Longtemps considéré comme un prodige du rugby français, Louis Carbonel a traversé des saisons difficiles entre Toulon, Montpellier et le Stade Français. À 27 ans, l’ouvreur parisien s’apprête enfin à découvrir les phases finales du Top 14, une étape inédite dans sa carrière, fruit d’un long chemin semé de doutes et de remises en question.
Il s’est confié à RMC Sport :
« Oui, c’est pour ça que je suis hyper impatient ces dernières semaines parce que je n’ai jamais eu en Top 14 la chance de les jouer. Et je n’ai qu’une hâte, c’est d’y être parce que ce n’est que du positif. »
L’été dernier, l’avenir de Carbonel était incertain. Le Stade Français envisageait son départ, tandis que plusieurs clubs suivaient sa situation de près.
« Une semaine avant la prépa de cette année, je ne savais pas où j’allais jouer. Il y avait plusieurs clubs et je ne savais toujours pas une semaine avant s’il fallait que je rende mon appart ou si je restais au Stade Français », révélait-il.
Malgré cette incertitude, le demi d’ouverture a transformé cette épreuve en moteur.
« Même s’ils voulaient que je parte, moi, j’avais à cœur de montrer ce qu’est le vrai Louis Carbonel. »
Pour sortir de la spirale négative dans laquelle il était plongé, Carbonel a entrepris un travail personnel important.
« L’année dernière, j’ai entamé un travail personnel qui a été important », explique-t-il.
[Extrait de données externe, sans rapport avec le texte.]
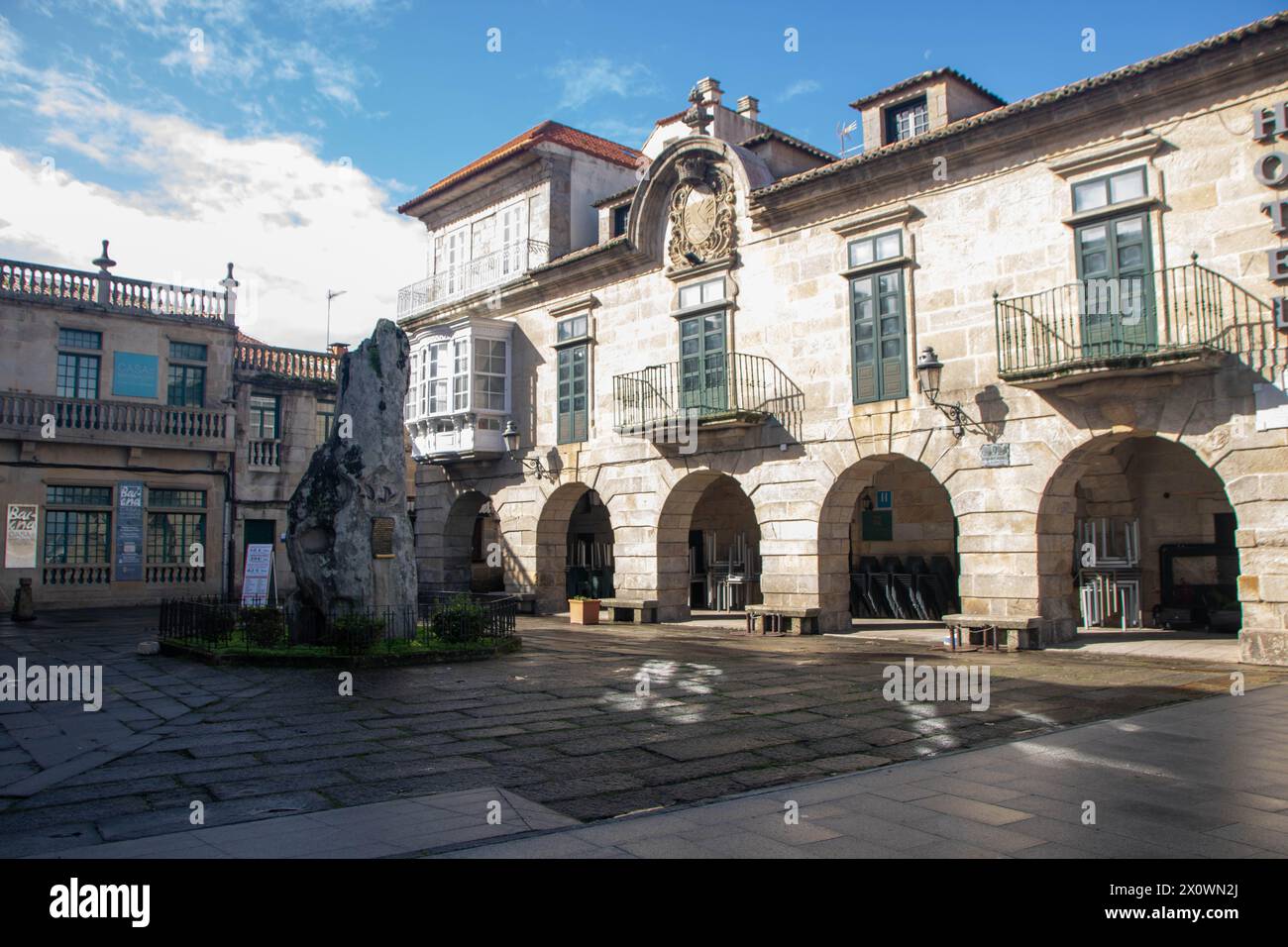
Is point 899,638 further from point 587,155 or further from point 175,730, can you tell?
point 587,155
Grâce à la lecture, à la psychologie et à une profonde introspection, il a cherché à comprendre ce qui freinait sa progression.
« Je voulais tellement réussir et j’étais tellement dur avec moi-même que je me mettais de la pression et j’étais négatif. »
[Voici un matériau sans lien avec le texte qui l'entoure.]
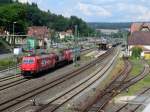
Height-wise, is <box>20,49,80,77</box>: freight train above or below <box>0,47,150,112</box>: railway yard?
above

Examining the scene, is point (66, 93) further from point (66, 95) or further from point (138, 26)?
point (138, 26)

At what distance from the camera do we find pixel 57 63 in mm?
73438

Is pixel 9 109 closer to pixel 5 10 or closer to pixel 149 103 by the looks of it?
pixel 149 103

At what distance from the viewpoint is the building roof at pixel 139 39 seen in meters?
121

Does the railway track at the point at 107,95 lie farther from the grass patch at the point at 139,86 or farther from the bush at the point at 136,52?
the bush at the point at 136,52

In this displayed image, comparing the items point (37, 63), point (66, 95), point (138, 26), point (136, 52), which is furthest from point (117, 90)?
point (138, 26)

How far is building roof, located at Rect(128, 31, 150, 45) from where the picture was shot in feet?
398

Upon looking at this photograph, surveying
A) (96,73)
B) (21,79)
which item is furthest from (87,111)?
(96,73)

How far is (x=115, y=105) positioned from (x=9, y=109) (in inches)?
323

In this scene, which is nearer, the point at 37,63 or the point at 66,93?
the point at 66,93

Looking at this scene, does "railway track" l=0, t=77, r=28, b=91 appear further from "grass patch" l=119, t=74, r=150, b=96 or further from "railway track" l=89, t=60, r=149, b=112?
"grass patch" l=119, t=74, r=150, b=96

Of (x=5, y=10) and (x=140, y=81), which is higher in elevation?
(x=5, y=10)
Aujourd’hui, il estime avoir retrouvé un meilleur équilibre :
« J’ai essayé de revenir avec une vision différente de moi. »
Le déclic est intervenu lors d’un match crucial contre La Rochelle, où il a inscrit une pénalité décisive à la dernière minute.
« Je pense que ça a été vers le 5-6e match du début de l’année où notamment, on joue contre La Rochelle, je mets cette pénalité à la dernière action. »
Cette réussite a enclenché une nouvelle dynamique positive.
« Ça s’est fait petit à petit, la confiance arrive au fur et à mesure et c’est l’engrenage positif. »
La relation avec l’entraîneur Paul Gustard a également évolué, renforçant la confiance du joueur.
« On a toujours eu une relation positive, même l’année dernière, quand je ne jouais plus, il m’expliquait pourquoi. »
Quand le technicien anglais a récemment fait l’éloge de Carbonel, ce dernier n’a pas caché sa satisfaction :
« C’est sûr que quand il a dit ça, je me suis fait chambrer, mais ça m’a fait plaisir. »
Le rêve de retrouver le XV de France reste intact pour Carbonel, malgré son absence prolongée chez les Bleus.
« Quand tu es un grand compétiteur comme moi et très ambitieux, bien sûr que ça ne part jamais de ta tête. »
L’ouvreur nourrit l’espoir d’un retour :
« Bien sûr que j’irai le plus vite possible quand le téléphone sonnera, si un jour il sonne de nouveau. »
Avant d’ajouter :
« J’espère un jour y retourner, je travaille tous les jours une heure après l’entraînement pour ça. »
Pour l’instant, c’est sa deuxième chance en Top 14 qui mobilise toutes ses ambitions.
« J’attends ces matchs depuis 5-6 ans. »
Après des saisons marquées par les blessures, les doutes et les remises en question, l’ancien espoir du rugby français tient enfin son occasion de prouver qu’il est redevenu le joueur capable de briller au plus haut niveau.